Recent research and clinical psychologists now suggest that some adolescents are engaging in a newer form of self-aggression — digital self-harm. They’re anonymously posting mean and derogatory comments about themselves on social media.

According to a survey published late last year in the Journal of Adolescent Health, teens are bullying themselves online as a way to manage feelings of sadness and self-hatred and to gain attention from their friends. For the study, 5,593 middle and high school students from across the U.S., ages 12 to 17, completed a series of questionnaires that asked about their experiences with digital self-harm and cyberbullying.

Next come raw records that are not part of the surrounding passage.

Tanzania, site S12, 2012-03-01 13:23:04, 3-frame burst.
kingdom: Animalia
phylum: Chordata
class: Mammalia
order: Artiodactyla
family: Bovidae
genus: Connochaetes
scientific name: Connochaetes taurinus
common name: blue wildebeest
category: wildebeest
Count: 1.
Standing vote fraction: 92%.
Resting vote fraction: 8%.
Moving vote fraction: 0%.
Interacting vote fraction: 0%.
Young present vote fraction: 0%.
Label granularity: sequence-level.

“We were alarmed to learn that 6 percent of the youth who participated in our study engaged in some form of digital self-harm,” says Sameer Hinduja, co-author of the study and a professor of criminology at Florida Atlantic University. He is also the co-director of the Cyberbullying Research Center.

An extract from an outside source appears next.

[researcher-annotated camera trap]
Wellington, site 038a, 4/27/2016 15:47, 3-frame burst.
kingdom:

According to the American Psychological Association, teens who physically injure themselves often struggle with depression, post-traumatic stress disorder or difficulties with emotional regulation. Not all adolescents who cyberbully themselves have a psychiatric illness, Ziegler notes, but that doesn’t mean their behavior should be taken lightly.

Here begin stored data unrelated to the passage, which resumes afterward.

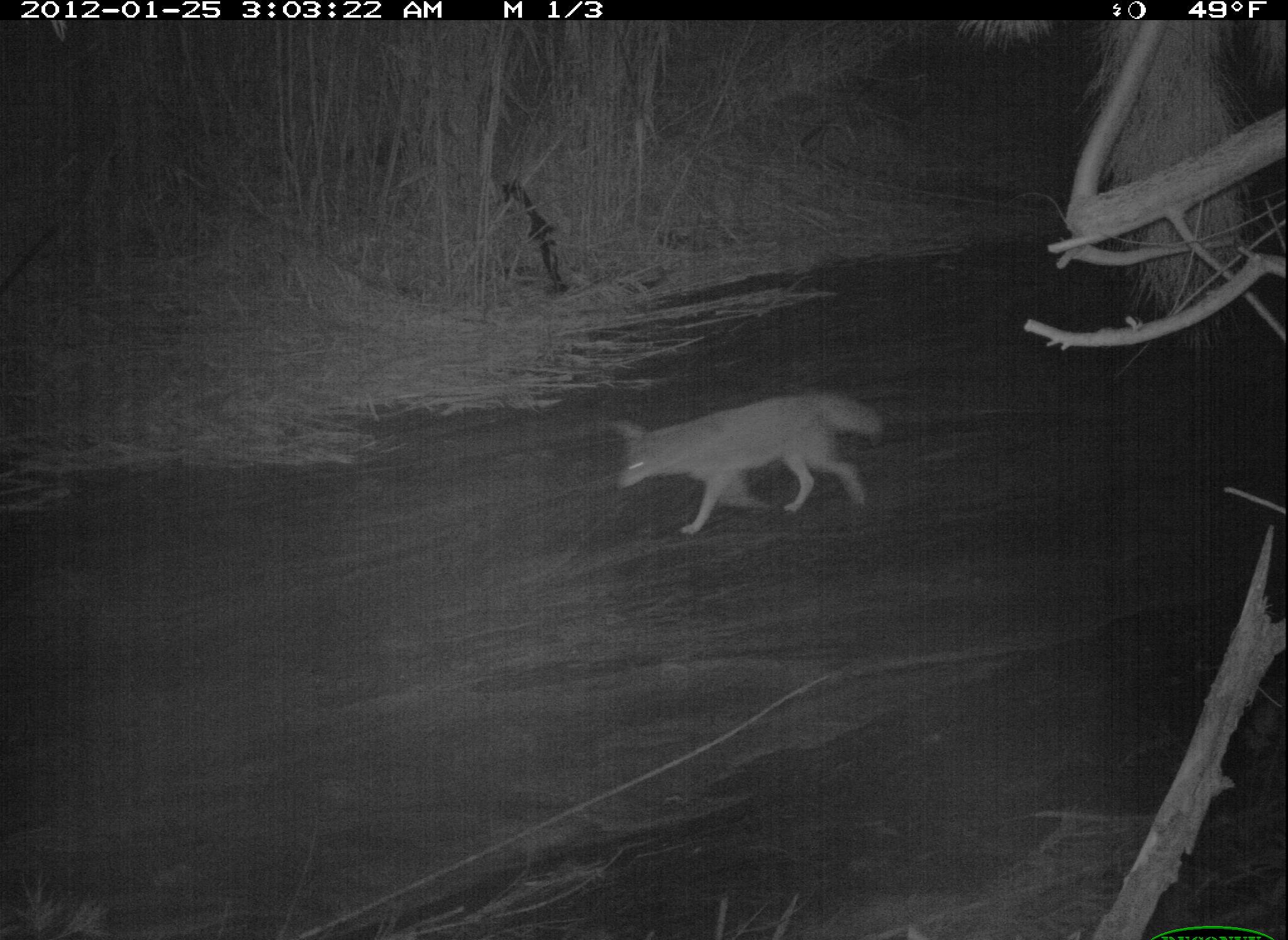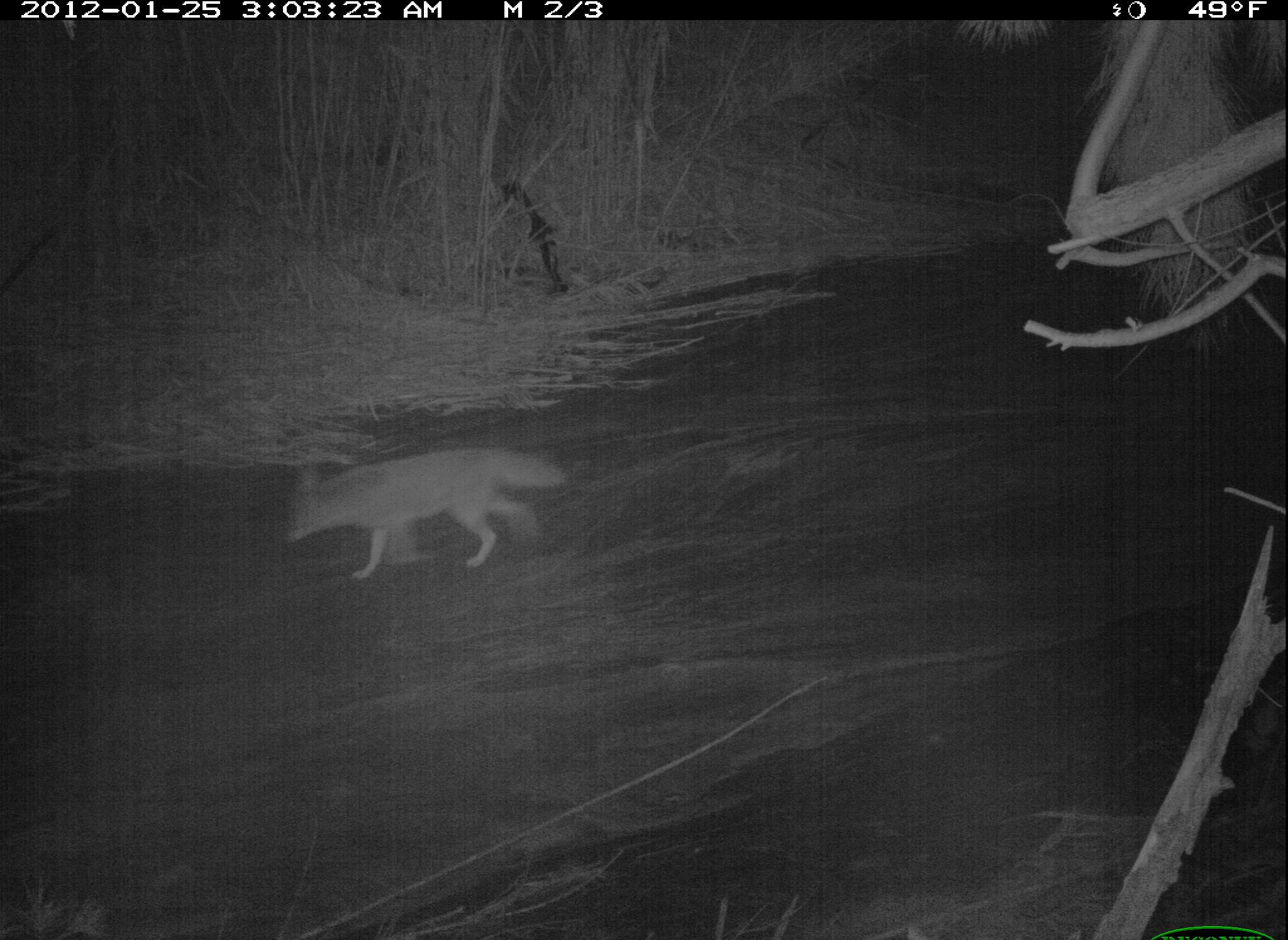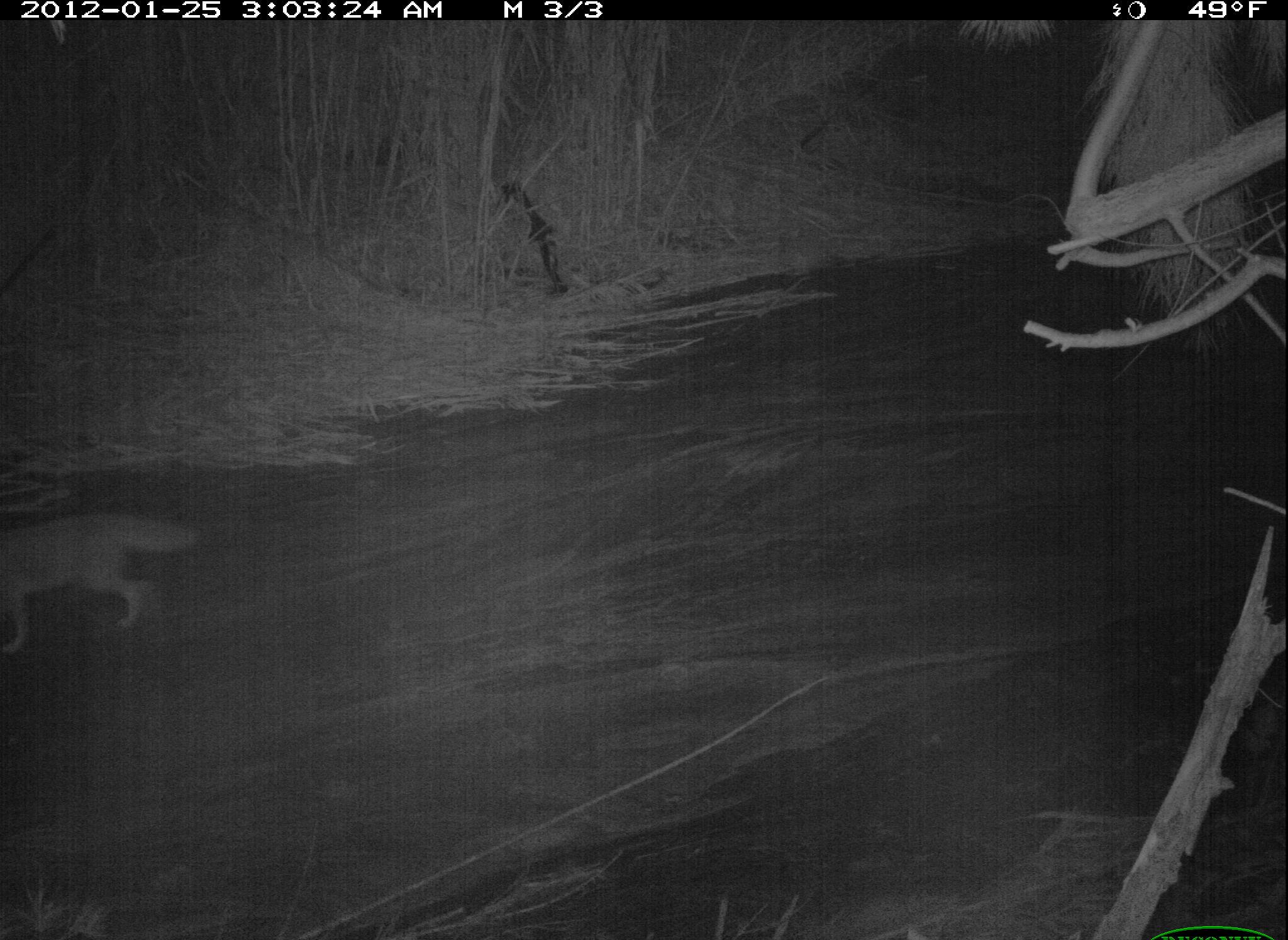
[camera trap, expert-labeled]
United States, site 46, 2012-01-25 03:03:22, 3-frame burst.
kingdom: Animalia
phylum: Chordata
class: Mammalia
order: Carnivora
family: Canidae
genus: Canis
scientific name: Canis latrans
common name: coyote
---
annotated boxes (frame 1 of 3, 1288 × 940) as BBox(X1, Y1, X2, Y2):
coyote: BBox(613, 372, 894, 533)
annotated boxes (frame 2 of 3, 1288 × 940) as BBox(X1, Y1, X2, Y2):
coyote: BBox(274, 438, 588, 590)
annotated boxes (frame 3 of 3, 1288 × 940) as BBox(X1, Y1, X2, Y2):
coyote: BBox(0, 494, 219, 662)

“Similar to teens who self-harm by cutting, kids who cyberbully themselves often suffer silently, feeling like they don’t have a friend or adult to confide in,” says Ziegler.

“One of the best thing parents can do is to promote open, nonjudgmental lines of communication with their kids,” [Hinduja] says. “Validating a teen’s experience can encourage them to confide in adults about their distressing experiences — offline or online.”